I have been re-reading Dion Fortune’s letters from the magical battle of Britain and a biography of her written by Charles Fielding and Carr Collins. What strikes me is the physical and spiritual devotion that she poured into this battle.
Of course, thousands and thousands of English men and women poured all that they had into Britain’s battle against the Nazis. Poor English fishermen and women got into their tiny wooden boats and braved the waves over to Dunkirk to bring back as much of the existing English army as they could fit into their boats. They mostly seemed to have done this without complaining, without making too big a deal of it, without expecting much reward. Poor English mothers, in London, put their children onto trains, with their names and contact information safety-pinned to their sweaters, and hoped that other English mothers, out in the country where the bombs weren’t falling every night, would take their children in, feed them, tuck them into bed, read them a story.
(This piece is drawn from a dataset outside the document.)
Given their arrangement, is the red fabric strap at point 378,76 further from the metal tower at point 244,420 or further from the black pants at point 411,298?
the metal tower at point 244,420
And, indeed, English women in Cornwall, out on the Moors, in the wild places of Wales, found room in their homes for English children, to keep them safe from Nazi bombs.
So, today, our magical working is a bit different from other weeks.
On this New Moon in the beginning of Spring, I want to ask you to consider: What that is precious to you are you willing to set free in order to keep it safe from the Nazis now in the White House? What are you willing to take in, inconvenient though it may be, in order to keep it safe from the Nazis now in the White House? Are we willing to sacrifice as much as Dion Fortune? As much as a London mother, whose husband was somewhere in the RAF, pinning her name and address to her daughter’s warm sweater? As much as a Geordie spinster, bringing two London children into her home, fluffing up the warm quilts for them? As much as an English fisherman, setting out, as neither he nor his fathers had ever done, out of sight of the English coast, all the way to France?